Retype the complete listing without any change.

* **DATA**:
◆ ◆ ◆ ◆ ◆
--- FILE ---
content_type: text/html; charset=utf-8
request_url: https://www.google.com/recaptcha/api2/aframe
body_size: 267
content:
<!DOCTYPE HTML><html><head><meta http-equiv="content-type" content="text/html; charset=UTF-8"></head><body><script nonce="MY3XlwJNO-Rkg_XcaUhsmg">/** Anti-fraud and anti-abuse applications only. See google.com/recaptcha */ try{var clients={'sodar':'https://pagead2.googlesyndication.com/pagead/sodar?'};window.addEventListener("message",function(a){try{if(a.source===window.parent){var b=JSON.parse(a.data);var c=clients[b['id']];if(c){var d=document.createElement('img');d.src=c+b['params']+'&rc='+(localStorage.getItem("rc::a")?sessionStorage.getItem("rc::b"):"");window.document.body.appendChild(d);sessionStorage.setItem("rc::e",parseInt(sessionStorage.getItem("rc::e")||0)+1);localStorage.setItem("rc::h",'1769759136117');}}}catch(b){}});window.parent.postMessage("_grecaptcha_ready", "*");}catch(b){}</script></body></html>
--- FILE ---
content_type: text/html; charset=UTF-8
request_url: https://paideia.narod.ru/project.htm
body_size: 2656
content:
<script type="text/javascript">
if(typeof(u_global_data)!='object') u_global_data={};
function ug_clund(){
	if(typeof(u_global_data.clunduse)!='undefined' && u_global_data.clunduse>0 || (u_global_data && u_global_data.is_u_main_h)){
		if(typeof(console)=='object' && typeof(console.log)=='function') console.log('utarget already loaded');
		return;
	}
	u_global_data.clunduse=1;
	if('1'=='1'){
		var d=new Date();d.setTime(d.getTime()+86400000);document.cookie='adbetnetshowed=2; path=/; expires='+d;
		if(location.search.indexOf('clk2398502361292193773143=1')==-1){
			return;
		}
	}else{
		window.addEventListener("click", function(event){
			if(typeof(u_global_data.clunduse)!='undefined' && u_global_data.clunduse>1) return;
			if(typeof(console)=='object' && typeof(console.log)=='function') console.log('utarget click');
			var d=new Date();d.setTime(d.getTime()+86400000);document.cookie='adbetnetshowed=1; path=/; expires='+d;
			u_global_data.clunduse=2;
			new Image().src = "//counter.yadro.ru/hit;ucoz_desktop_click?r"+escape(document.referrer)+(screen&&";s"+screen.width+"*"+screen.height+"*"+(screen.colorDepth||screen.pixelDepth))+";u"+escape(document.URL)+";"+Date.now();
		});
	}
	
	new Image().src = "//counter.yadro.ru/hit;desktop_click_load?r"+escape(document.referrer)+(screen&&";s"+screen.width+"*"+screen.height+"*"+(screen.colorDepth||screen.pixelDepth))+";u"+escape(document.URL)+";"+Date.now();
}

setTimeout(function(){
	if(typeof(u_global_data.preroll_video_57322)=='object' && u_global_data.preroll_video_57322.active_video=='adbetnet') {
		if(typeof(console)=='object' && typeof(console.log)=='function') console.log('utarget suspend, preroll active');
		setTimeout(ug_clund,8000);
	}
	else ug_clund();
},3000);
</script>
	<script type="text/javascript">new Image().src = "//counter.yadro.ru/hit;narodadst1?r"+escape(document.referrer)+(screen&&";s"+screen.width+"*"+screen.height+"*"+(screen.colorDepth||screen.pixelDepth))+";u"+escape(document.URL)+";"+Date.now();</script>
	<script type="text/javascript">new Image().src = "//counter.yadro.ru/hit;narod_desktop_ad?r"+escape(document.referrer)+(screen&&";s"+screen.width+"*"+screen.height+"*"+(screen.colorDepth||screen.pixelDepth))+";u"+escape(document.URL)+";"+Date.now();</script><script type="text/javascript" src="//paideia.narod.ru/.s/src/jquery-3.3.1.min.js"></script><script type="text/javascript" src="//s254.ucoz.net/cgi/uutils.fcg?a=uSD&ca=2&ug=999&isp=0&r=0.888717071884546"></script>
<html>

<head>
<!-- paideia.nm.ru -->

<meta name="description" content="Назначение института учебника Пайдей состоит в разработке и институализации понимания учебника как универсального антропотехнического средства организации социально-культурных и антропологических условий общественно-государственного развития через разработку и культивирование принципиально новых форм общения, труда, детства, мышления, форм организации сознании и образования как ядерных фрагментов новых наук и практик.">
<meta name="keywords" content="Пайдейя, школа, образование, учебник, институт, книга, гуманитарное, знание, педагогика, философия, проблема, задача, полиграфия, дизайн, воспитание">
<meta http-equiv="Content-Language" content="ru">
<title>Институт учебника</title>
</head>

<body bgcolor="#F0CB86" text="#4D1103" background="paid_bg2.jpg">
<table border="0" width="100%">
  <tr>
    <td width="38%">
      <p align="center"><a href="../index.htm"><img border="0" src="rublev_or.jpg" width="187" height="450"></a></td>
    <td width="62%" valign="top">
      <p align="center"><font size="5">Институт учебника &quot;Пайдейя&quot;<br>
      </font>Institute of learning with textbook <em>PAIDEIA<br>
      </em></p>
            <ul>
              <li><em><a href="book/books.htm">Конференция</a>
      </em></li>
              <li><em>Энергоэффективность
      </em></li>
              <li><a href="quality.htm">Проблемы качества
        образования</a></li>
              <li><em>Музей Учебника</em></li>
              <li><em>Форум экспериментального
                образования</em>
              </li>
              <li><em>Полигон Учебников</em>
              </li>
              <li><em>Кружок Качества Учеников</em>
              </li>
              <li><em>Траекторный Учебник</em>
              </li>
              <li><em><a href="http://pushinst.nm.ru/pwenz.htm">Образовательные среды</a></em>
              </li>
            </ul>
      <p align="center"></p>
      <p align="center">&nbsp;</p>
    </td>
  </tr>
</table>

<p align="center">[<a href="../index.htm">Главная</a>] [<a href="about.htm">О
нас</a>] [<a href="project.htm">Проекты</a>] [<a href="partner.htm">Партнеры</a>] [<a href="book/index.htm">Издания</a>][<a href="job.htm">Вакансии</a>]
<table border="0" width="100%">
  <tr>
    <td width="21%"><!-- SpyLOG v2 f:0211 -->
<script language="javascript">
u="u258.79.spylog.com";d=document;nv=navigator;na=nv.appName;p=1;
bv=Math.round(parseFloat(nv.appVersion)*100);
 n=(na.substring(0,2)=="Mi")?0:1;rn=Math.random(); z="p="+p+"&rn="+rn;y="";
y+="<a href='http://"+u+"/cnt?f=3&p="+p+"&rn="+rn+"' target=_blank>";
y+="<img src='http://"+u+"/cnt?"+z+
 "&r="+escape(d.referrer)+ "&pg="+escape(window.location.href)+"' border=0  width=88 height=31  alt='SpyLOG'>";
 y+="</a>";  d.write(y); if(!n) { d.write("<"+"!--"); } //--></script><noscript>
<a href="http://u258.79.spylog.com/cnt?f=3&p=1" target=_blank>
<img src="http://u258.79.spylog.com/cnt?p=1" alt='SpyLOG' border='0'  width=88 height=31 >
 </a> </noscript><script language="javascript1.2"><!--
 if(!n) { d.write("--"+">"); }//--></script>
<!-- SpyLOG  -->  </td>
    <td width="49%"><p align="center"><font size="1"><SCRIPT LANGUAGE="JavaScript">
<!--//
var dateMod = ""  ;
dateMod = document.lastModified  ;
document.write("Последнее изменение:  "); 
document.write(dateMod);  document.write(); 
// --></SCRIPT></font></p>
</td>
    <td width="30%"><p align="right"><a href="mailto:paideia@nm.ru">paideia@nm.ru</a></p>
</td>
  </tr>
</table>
◆ ◆ ◆ ◆ ◆
* **EXPECTED ANSWER**:
--- FILE ---
content_type: text/html; charset=utf-8
request_url: https://www.google.com/recaptcha/api2/aframe
body_size: 267
content:
<!DOCTYPE HTML><html><head><meta http-equiv="content-type" content="text/html; charset=UTF-8"></head><body><script nonce="MY3XlwJNO-Rkg_XcaUhsmg">/** Anti-fraud and anti-abuse applications only. See google.com/recaptcha */ try{var clients={'sodar':'https://pagead2.googlesyndication.com/pagead/sodar?'};window.addEventListener("message",function(a){try{if(a.source===window.parent){var b=JSON.parse(a.data);var c=clients[b['id']];if(c){var d=document.createElement('img');d.src=c+b['params']+'&rc='+(localStorage.getItem("rc::a")?sessionStorage.getItem("rc::b"):"");window.document.body.appendChild(d);sessionStorage.setItem("rc::e",parseInt(sessionStorage.getItem("rc::e")||0)+1);localStorage.setItem("rc::h",'1769759136117');}}}catch(b){}});window.parent.postMessage("_grecaptcha_ready", "*");}catch(b){}</script></body></html>
--- FILE ---
content_type: text/html; charset=UTF-8
request_url: https://paideia.narod.ru/project.htm
body_size: 2656
content:
<script type="text/javascript">
if(typeof(u_global_data)!='object') u_global_data={};
function ug_clund(){
	if(typeof(u_global_data.clunduse)!='undefined' && u_global_data.clunduse>0 || (u_global_data && u_global_data.is_u_main_h)){
		if(typeof(console)=='object' && typeof(console.log)=='function') console.log('utarget already loaded');
		return;
	}
	u_global_data.clunduse=1;
	if('1'=='1'){
		var d=new Date();d.setTime(d.getTime()+86400000);document.cookie='adbetnetshowed=2; path=/; expires='+d;
		if(location.search.indexOf('clk2398502361292193773143=1')==-1){
			return;
		}
	}else{
		window.addEventListener("click", function(event){
			if(typeof(u_global_data.clunduse)!='undefined' && u_global_data.clunduse>1) return;
			if(typeof(console)=='object' && typeof(console.log)=='function') console.log('utarget click');
			var d=new Date();d.setTime(d.getTime()+86400000);document.cookie='adbetnetshowed=1; path=/; expires='+d;
			u_global_data.clunduse=2;
			new Image().src = "//counter.yadro.ru/hit;ucoz_desktop_click?r"+escape(document.referrer)+(screen&&";s"+screen.width+"*"+screen.height+"*"+(screen.colorDepth||screen.pixelDepth))+";u"+escape(document.URL)+";"+Date.now();
		});
	}
	
	new Image().src = "//counter.yadro.ru/hit;desktop_click_load?r"+escape(document.referrer)+(screen&&";s"+screen.width+"*"+screen.height+"*"+(screen.colorDepth||screen.pixelDepth))+";u"+escape(document.URL)+";"+Date.now();
}

setTimeout(function(){
	if(typeof(u_global_data.preroll_video_57322)=='object' && u_global_data.preroll_video_57322.active_video=='adbetnet') {
		if(typeof(console)=='object' && typeof(console.log)=='function') console.log('utarget suspend, preroll active');
		setTimeout(ug_clund,8000);
	}
	else ug_clund();
},3000);
</script>
	<script type="text/javascript">new Image().src = "//counter.yadro.ru/hit;narodadst1?r"+escape(document.referrer)+(screen&&";s"+screen.width+"*"+screen.height+"*"+(screen.colorDepth||screen.pixelDepth))+";u"+escape(document.URL)+";"+Date.now();</script>
	<script type="text/javascript">new Image().src = "//counter.yadro.ru/hit;narod_desktop_ad?r"+escape(document.referrer)+(screen&&";s"+screen.width+"*"+screen.height+"*"+(screen.colorDepth||screen.pixelDepth))+";u"+escape(document.URL)+";"+Date.now();</script><script type="text/javascript" src="//paideia.narod.ru/.s/src/jquery-3.3.1.min.js"></script><script type="text/javascript" src="//s254.ucoz.net/cgi/uutils.fcg?a=uSD&ca=2&ug=999&isp=0&r=0.888717071884546"></script>
<html>

<head>
<!-- paideia.nm.ru -->

<meta name="description" content="Назначение института учебника Пайдей состоит в разработке и институализации понимания учебника как универсального антропотехнического средства организации социально-культурных и антропологических условий общественно-государственного развития через разработку и культивирование принципиально новых форм общения, труда, детства, мышления, форм организации сознании и образования как ядерных фрагментов новых наук и практик.">
<meta name="keywords" content="Пайдейя, школа, образование, учебник, институт, книга, гуманитарное, знание, педагогика, философия, проблема, задача, полиграфия, дизайн, воспитание">
<meta http-equiv="Content-Language" content="ru">
<title>Институт учебника</title>
</head>

<body bgcolor="#F0CB86" text="#4D1103" background="paid_bg2.jpg">
<table border="0" width="100%">
  <tr>
    <td width="38%">
      <p align="center"><a href="../index.htm"><img border="0" src="rublev_or.jpg" width="187" height="450"></a></td>
    <td width="62%" valign="top">
      <p align="center"><font size="5">Институт учебника &quot;Пайдейя&quot;<br>
      </font>Institute of learning with textbook <em>PAIDEIA<br>
      </em></p>
            <ul>
              <li><em><a href="book/books.htm">Конференция</a>
      </em></li>
              <li><em>Энергоэффективность
      </em></li>
              <li><a href="quality.htm">Проблемы качества
        образования</a></li>
              <li><em>Музей Учебника</em></li>
              <li><em>Форум экспериментального
                образования</em>
              </li>
              <li><em>Полигон Учебников</em>
              </li>
              <li><em>Кружок Качества Учеников</em>
              </li>
              <li><em>Траекторный Учебник</em>
              </li>
              <li><em><a href="http://pushinst.nm.ru/pwenz.htm">Образовательные среды</a></em>
              </li>
            </ul>
      <p align="center"></p>
      <p align="center">&nbsp;</p>
    </td>
  </tr>
</table>

<p align="center">[<a href="../index.htm">Главная</a>] [<a href="about.htm">О
нас</a>] [<a href="project.htm">Проекты</a>] [<a href="partner.htm">Партнеры</a>] [<a href="book/index.htm">Издания</a>][<a href="job.htm">Вакансии</a>]
<table border="0" width="100%">
  <tr>
    <td width="21%"><!-- SpyLOG v2 f:0211 -->
<script language="javascript">
u="u258.79.spylog.com";d=document;nv=navigator;na=nv.appName;p=1;
bv=Math.round(parseFloat(nv.appVersion)*100);
 n=(na.substring(0,2)=="Mi")?0:1;rn=Math.random(); z="p="+p+"&rn="+rn;y="";
y+="<a href='http://"+u+"/cnt?f=3&p="+p+"&rn="+rn+"' target=_blank>";
y+="<img src='http://"+u+"/cnt?"+z+
 "&r="+escape(d.referrer)+ "&pg="+escape(window.location.href)+"' border=0  width=88 height=31  alt='SpyLOG'>";
 y+="</a>";  d.write(y); if(!n) { d.write("<"+"!--"); } //--></script><noscript>
<a href="http://u258.79.spylog.com/cnt?f=3&p=1" target=_blank>
<img src="http://u258.79.spylog.com/cnt?p=1" alt='SpyLOG' border='0'  width=88 height=31 >
 </a> </noscript><script language="javascript1.2"><!--
 if(!n) { d.write("--"+">"); }//--></script>
<!-- SpyLOG  -->  </td>
    <td width="49%"><p align="center"><font size="1"><SCRIPT LANGUAGE="JavaScript">
<!--//
var dateMod = ""  ;
dateMod = document.lastModified  ;
document.write("Последнее изменение:  "); 
document.write(dateMod);  document.write(); 
// --></SCRIPT></font></p>
</td>
    <td width="30%"><p align="right"><a href="mailto:paideia@nm.ru">paideia@nm.ru</a></p>
</td>
  </tr>
</table>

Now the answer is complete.